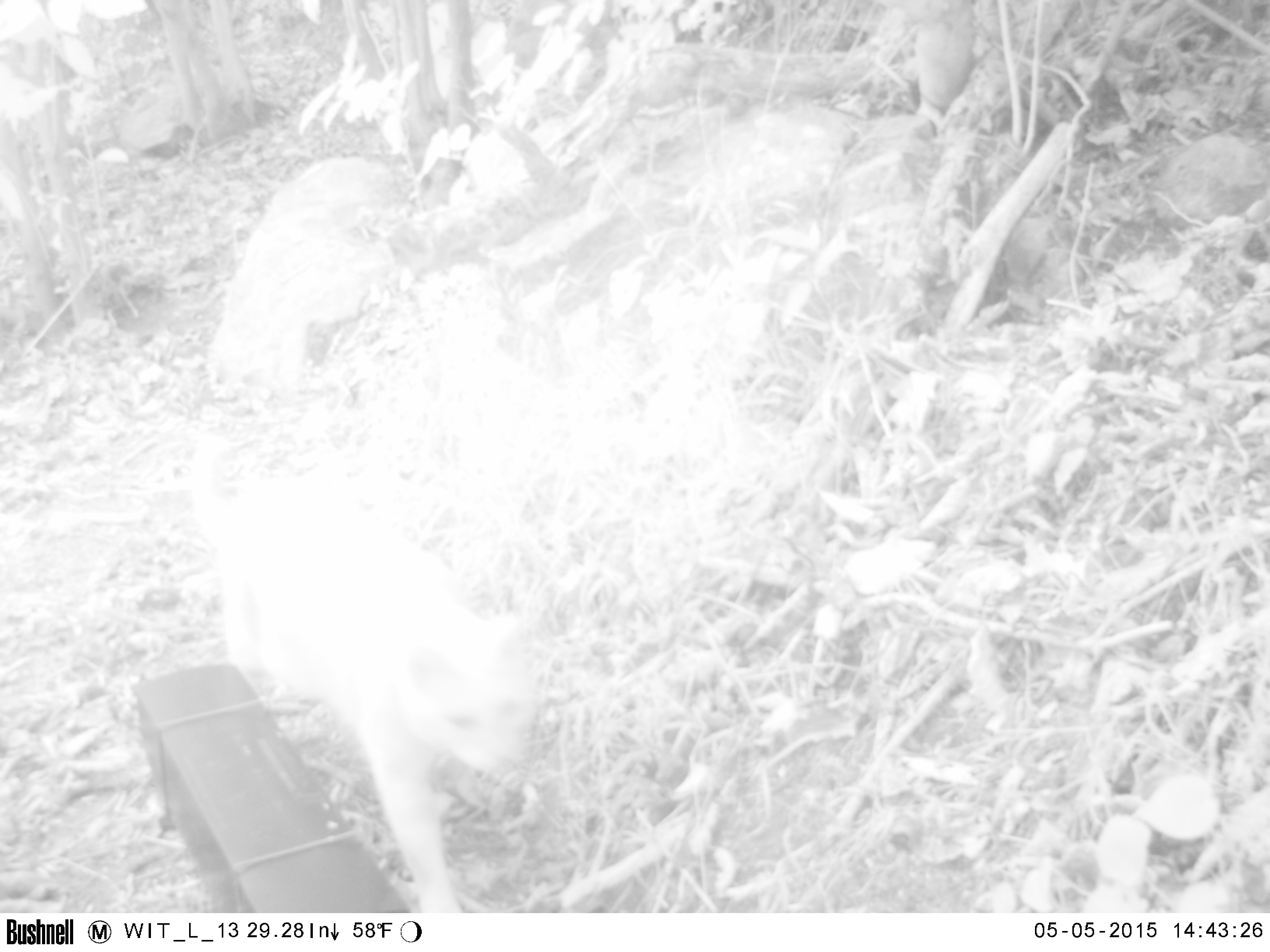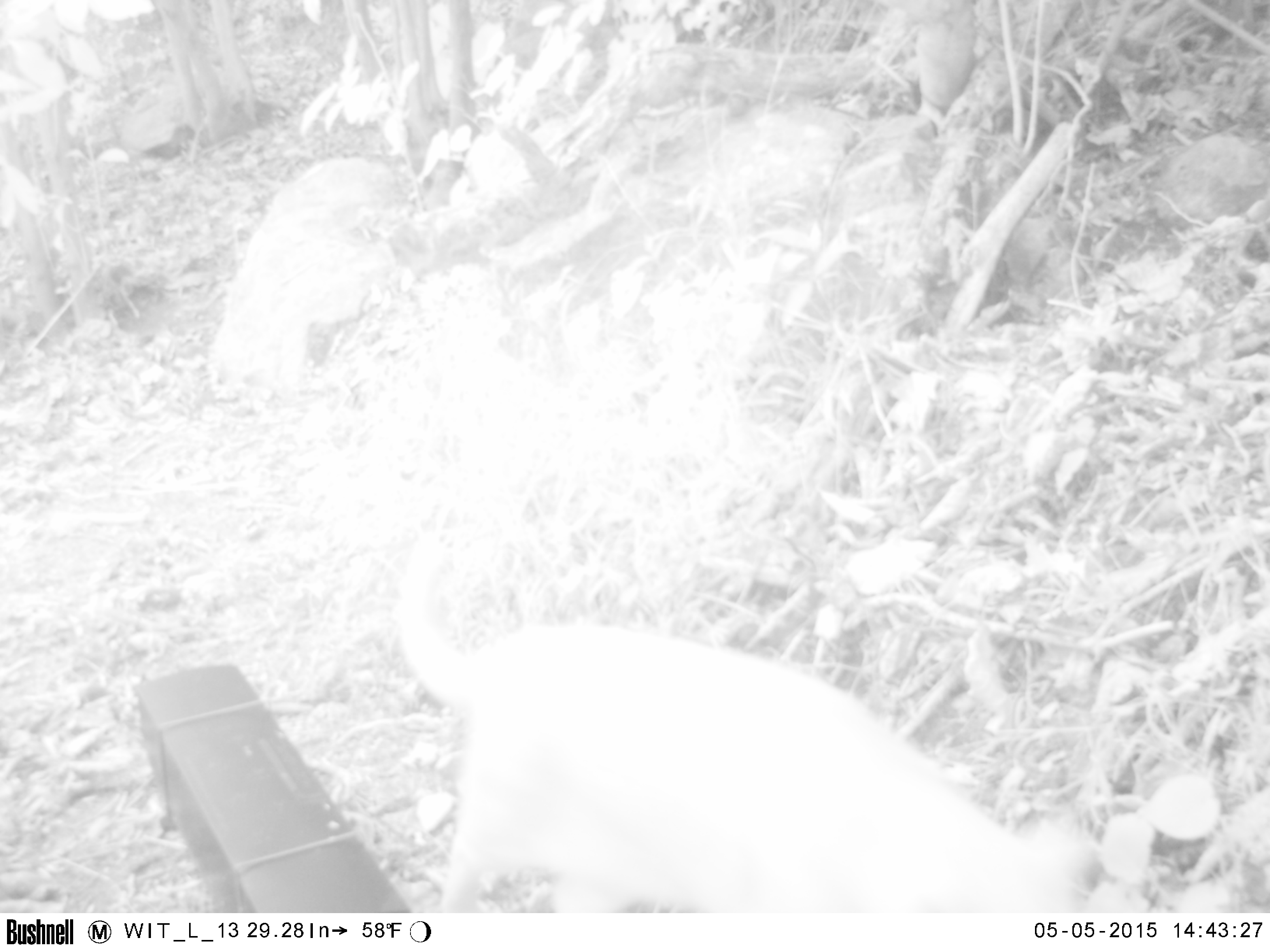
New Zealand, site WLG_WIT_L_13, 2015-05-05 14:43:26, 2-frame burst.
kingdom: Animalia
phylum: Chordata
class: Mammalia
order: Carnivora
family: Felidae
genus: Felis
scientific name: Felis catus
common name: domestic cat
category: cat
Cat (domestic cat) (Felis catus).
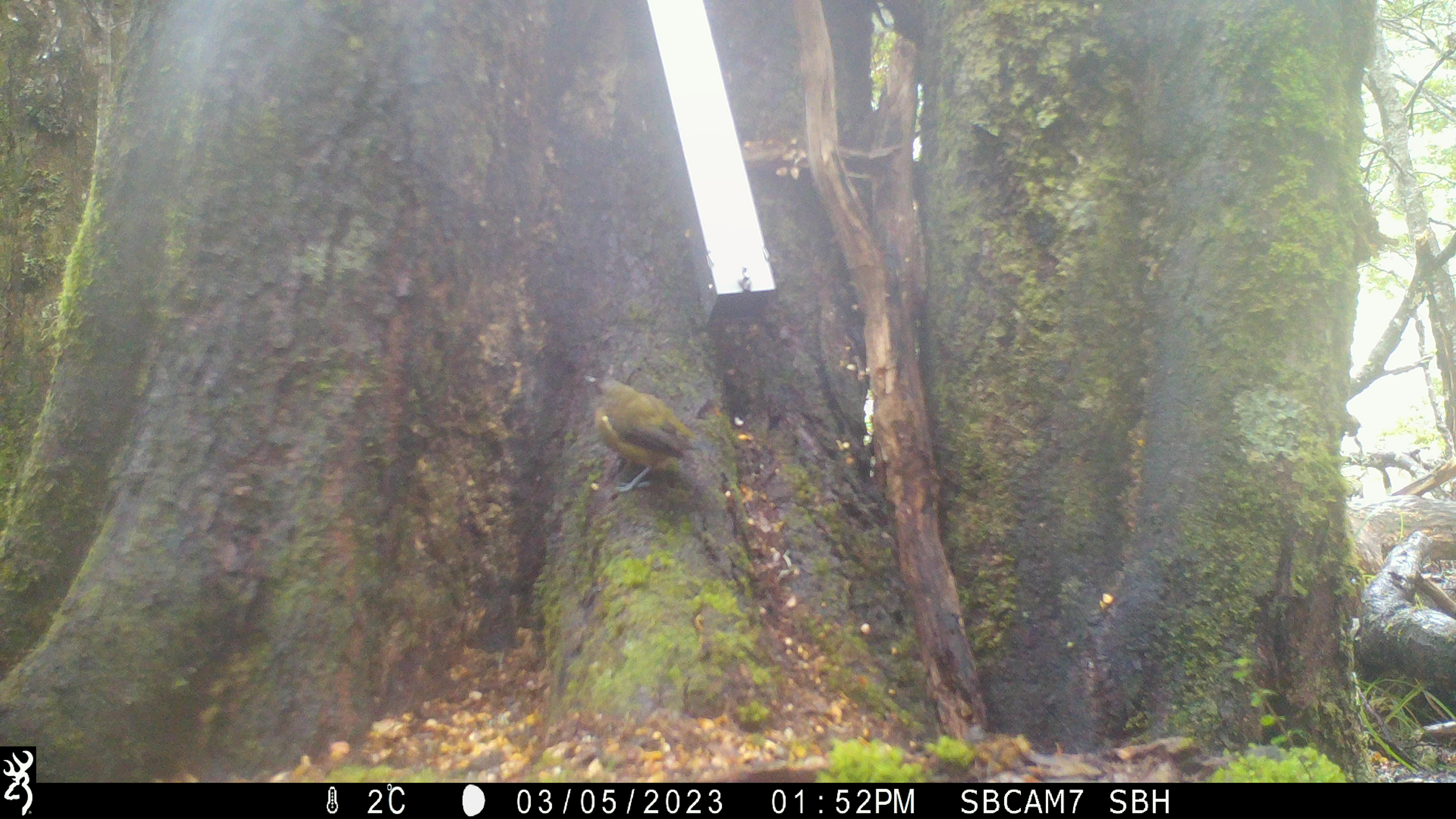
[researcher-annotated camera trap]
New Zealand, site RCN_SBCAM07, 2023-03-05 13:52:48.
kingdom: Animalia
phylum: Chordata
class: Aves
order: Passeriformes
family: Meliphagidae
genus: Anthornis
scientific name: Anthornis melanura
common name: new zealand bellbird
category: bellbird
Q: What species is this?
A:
====================
▶ _Exercise aim_
Exactly as written, copy the entries above without their pictures.

▶ _Answer section_
New Zealand, site WLG_WIT_L_13, 2015-05-05 14:43:26, 2-frame burst.
kingdom: Animalia
phylum: Chordata
class: Mammalia
order: Carnivora
family: Felidae
genus: Felis
scientific name: Felis catus
common name: domestic cat
category: cat
Cat (domestic cat) (Felis catus).
[researcher-annotated camera trap]
New Zealand, site RCN_SBCAM07, 2023-03-05 13:52:48.
kingdom: Animalia
phylum: Chordata
class: Aves
order: Passeriformes
family: Meliphagidae
genus: Anthornis
scientific name: Anthornis melanura
common name: new zealand bellbird
category: bellbird
Q: What species is this?
A:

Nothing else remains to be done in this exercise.